Enhancing spatial streamflow prediction through machine learning algorithms and advanced strategies

Abstract

Forecasting and extending streamflow is a critical aspect of hydrology, especially where the time series are locally unavailable for a variety of reasons. The necessity of preprocessing, model fine-tuning, feature selection, or sampling to enhance prediction outcomes for streamflow forecasting using ML techniques is evaluated in this study. In this regard, the monthly streamflow at Pol-Chehr station is analyzed using various monthly rainfall and streamflow time series data from different stations. The results of streamflow prediction in the k-folds cross-validator approach are generally better than those of the time series approach, except when raw data with no preprocessing or feature selection is used. Applying the simple SVR model to raw data leads to the weakest result, but using the GA-SVR model on raw data significantly increases the Nash coefficient by about 215% and 72%, decreases the NRMSE by about 48% and 36% in the k-fold and time series approaches, even with no feature selection.

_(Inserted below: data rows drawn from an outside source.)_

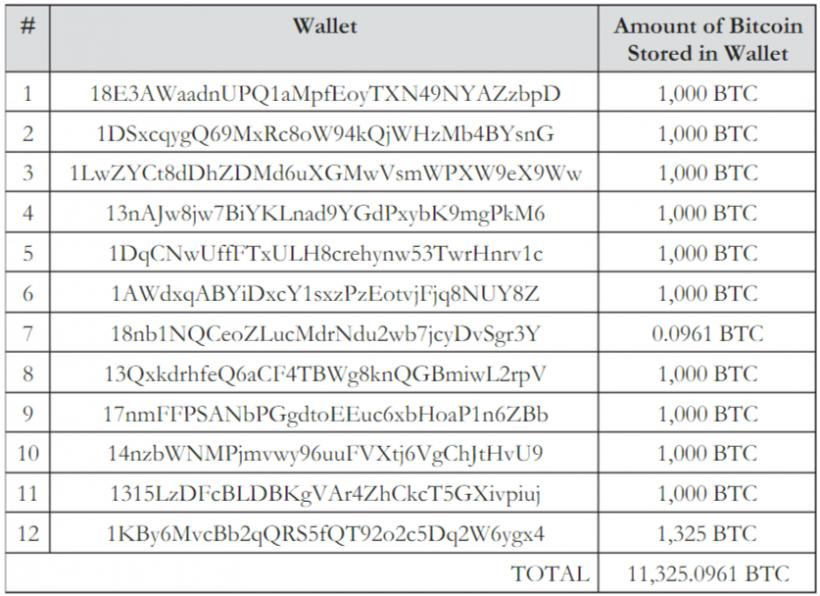 Суд Флориды обязал владельца Cryptsy выплатить клиентам биржи $8,2 млн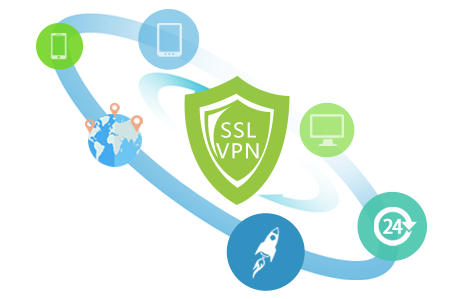 成都IPSEC/SSL VPN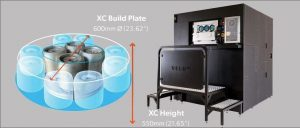 重磅:Velo3D 推出8激光器超大幅面金属3D打印机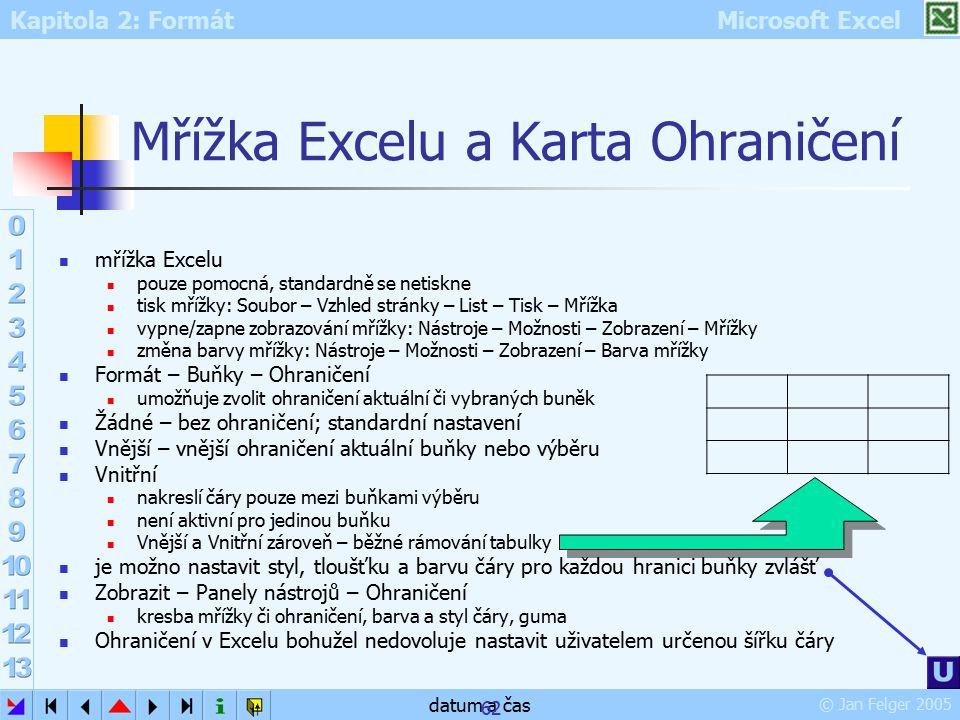 Mřížka Excelu a Karta Ohraničení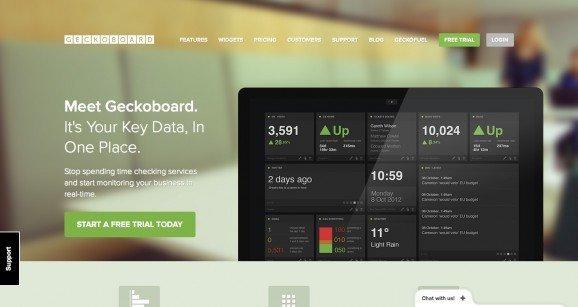 扁平化网页设计Geckoboard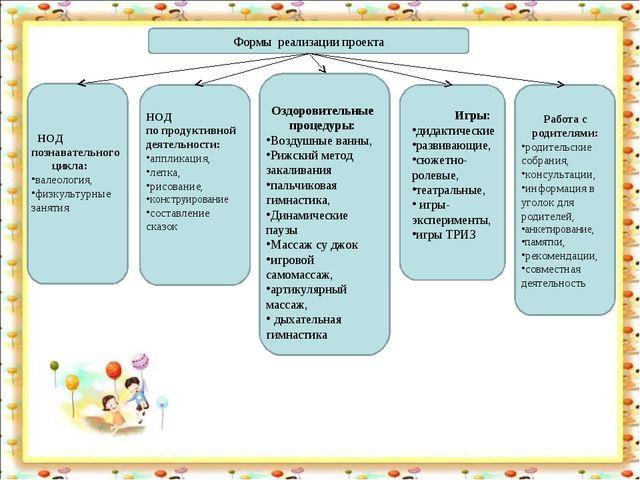 Формы реализации проекта НОД познавательного цикла: валеология, физкультурные...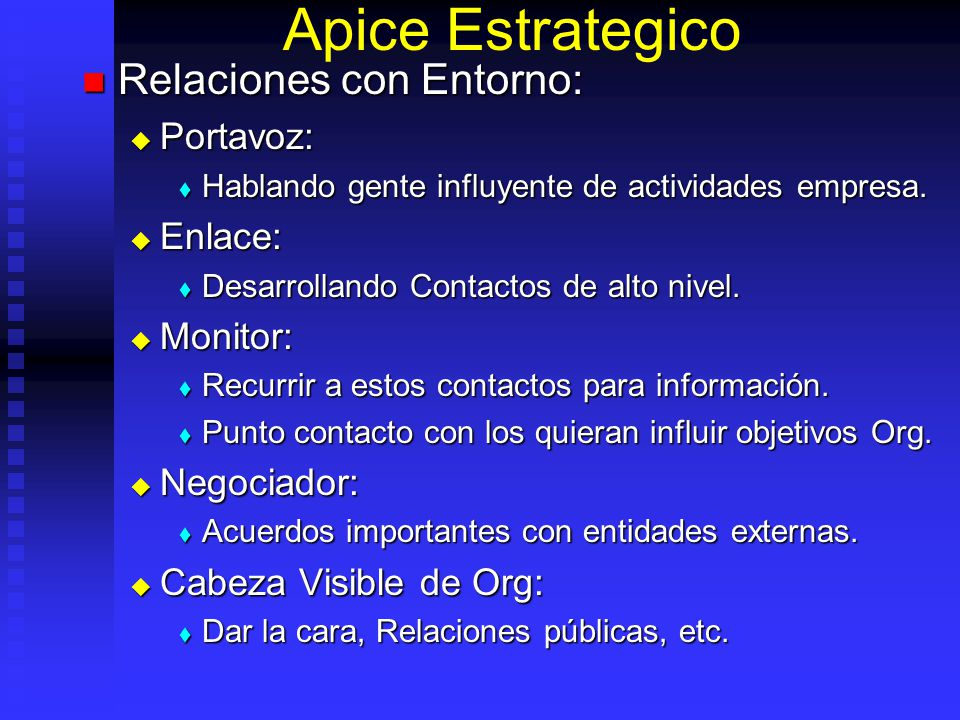 Apice Estrategico Relaciones con Entorno: Portavoz: Enlace: Monitor:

On the other hand, standardization produces highly accurate model predictions in both the k-fold and time series approaches, with a minimum Nash coefficient of 0.83 and 0.73 during the test period in the simple SVR model, respectively. Finally, using optimization algorithms like GA to fine-tune ML models and feature selection does not always yield improved prediction accuracy, but it depends on whether raw or preprocessed data is chosen. In conclusion, combining k-fold cross-validator and preprocessing typically yields highly accurate predictive results, with an R value exceeding 93.7% (Nash = 0.83, SI = 0.55, NRMSE = 0.09), without requiring any additional fine-tuning or optimization. Using feature selection is only significant when utilizing the TS approach as well.